Statistics of conserved ordered and disordered PFAM domains.
| ordered domains | disordered domains | |||||
| all proteins | abundant proteins | U4/U6.U5 tri-snRNP (*) | all proteins | abundant proteins | U4/U6.U5 tri-snRNP | |
| all domains | 124 | 86 | 29 | 46 | 24 | 5 |
| domains found in LECA | 121 | 86 | 29 | 36 | 22 | 5 |
| domains found in prokaryotes (**) | 47 (37.9%) | 34 (39.5%) | 19 (65.5%) | 1 (0.0%) | 0 (0.0%) | 0 (0.0%) |
(*) Including the LSM domain present in Sm and Lsm proteins.
(**) In >100 copies.
Features of intrinsic disorder in E. coli and human ribosomes and human major spliceosome snRNP subunits.
| Feature | Ribosome, | Ribosome, human | Major spliceosome, snRNP subunits, human |
| Number of proteins | 54 | 80 | 45 |
| Maximum protein length (aa) | 557 (S1) | 427 (L4) | 2335 (U5-220K/hPrp8) |
| Mean protein length (aa) | 132 | 170 | 453 |
| Fraction of predicted disorder (% of the combined lengths of proteins) | 37.7% | 47.0% | 34.1% |
| Number of proteins with at least one IDR ≥30 residues | 28 | 61 | 28 |
| Number of proteins with at least one IDR ≥70 residues | 1 | 19 | 23 |
| Mean IDR length (aa) | 28 | 39 | 93 |
| Fraction of predicted disordered residues with secondary structure (% predicted disorder) | 66.6% | 64.0% | 41.9% |
| Number of non-PSE IDRs ≥70 residues | 0 | 3 | 15 |
| Fraction of predicted disordered residues found in the crystal structure of the complex (% of predicted disorder) | 98.9% | — | <10% (U1 snRNP) |
| Minimal and maximal fractions of predicted disordered residues for individual subunits | 34.8% (small subunit) - 40.0% (large subunit) | 39.1% (small subunit) - 52.2% (large subunit) | 20.1% (U5 snRNP) - 65.5% (U1 snRNP) |
| Maximum RNA length (nt) | 2904 (23S) | 5070 (28S) | 188 (U2 snRNA)(*) |
| RNA fraction of total weight (% total weight) | 65.2% | 60.3% | 8.2% |
(*) Saccharomyces cerevisiae U1 snRNA is 570 nts long, while the U2 snRNA is 1172 nts long.

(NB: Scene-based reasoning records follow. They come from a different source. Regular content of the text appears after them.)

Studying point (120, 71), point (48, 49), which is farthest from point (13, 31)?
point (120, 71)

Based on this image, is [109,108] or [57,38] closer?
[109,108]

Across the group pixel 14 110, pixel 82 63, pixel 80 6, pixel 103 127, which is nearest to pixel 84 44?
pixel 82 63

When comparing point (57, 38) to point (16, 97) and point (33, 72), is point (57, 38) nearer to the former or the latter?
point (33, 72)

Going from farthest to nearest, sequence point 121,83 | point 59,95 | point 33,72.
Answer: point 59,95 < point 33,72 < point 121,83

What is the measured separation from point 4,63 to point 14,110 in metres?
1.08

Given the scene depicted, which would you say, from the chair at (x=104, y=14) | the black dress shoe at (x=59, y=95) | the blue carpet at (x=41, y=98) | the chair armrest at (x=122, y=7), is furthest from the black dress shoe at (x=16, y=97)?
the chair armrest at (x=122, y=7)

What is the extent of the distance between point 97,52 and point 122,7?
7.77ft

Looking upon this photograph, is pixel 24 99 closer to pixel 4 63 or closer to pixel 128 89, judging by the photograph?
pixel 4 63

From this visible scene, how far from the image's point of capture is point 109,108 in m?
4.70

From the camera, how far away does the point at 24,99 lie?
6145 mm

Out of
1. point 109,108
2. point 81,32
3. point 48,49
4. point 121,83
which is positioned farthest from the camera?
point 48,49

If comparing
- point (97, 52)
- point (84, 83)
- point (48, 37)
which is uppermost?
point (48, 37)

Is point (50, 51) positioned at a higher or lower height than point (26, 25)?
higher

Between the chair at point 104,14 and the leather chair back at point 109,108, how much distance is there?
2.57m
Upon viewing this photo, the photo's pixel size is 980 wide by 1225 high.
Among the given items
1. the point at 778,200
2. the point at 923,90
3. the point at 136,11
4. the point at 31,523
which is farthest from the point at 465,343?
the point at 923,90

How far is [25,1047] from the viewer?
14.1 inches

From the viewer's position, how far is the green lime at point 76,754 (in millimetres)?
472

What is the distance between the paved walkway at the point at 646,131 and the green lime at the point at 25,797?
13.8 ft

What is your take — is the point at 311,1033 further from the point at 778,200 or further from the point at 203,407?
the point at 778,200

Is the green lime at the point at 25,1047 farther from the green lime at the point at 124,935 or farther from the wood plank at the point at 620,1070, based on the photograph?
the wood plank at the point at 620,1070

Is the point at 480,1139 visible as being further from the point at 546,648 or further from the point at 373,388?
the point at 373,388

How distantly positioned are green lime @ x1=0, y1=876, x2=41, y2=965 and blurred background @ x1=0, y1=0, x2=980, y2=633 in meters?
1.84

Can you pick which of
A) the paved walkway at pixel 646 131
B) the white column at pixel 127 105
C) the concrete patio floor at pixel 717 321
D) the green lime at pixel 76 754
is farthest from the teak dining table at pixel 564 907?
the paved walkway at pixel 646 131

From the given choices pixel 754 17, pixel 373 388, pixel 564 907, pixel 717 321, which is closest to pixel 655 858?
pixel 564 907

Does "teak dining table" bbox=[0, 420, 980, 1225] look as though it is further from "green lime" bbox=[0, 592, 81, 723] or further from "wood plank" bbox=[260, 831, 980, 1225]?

Such exceptional lengths are restricted to the genus Saccharomyces.
Features of different IDR classes in the 130 spliceosomal proteins.
| IDR class | Description | Number of regions | Mean length | Compositional bias |
| disorder with SS | contains secondary structure | 95 (predicted to contain coiled coils), 115 (other types) | 64 aa (predicted to contain coiled coils), 55 aa (other types) | RKDE with additional MQW (predicted to contain coiled coils), no rule (other types) |
| compositionally biased, RS-like | biased towards arginine and serine residues | 35 | 65 aa | RS |
| compositionally biased, polyP/Q | noncharged with poly P/Q (P/Q(n), n≥3)) repeats | 17 | 138 aa | PQMGVWA |
| compositionally biased, hnRNP G-rich | contains RGG and related repeats ([RSY]GG, R[AGT][AGTFIVR]) (*) | 4 (hnRNP proteins), 10 (other proteins) | 145 aa (hnRNP proteins), 56 aa (other proteins) | GRY |
| compositionally biased, noncharged | biased towards noncharged residues | 16 | 45 aa | PQMGVWA |
| compositionally biased, charged | biased towards charged residues | 9 | 57 aa | RKDE |
(*) [72]: XGG, where X aromatic or long aliphatic; arginine methylation data: R[AGT][AGTFIVR].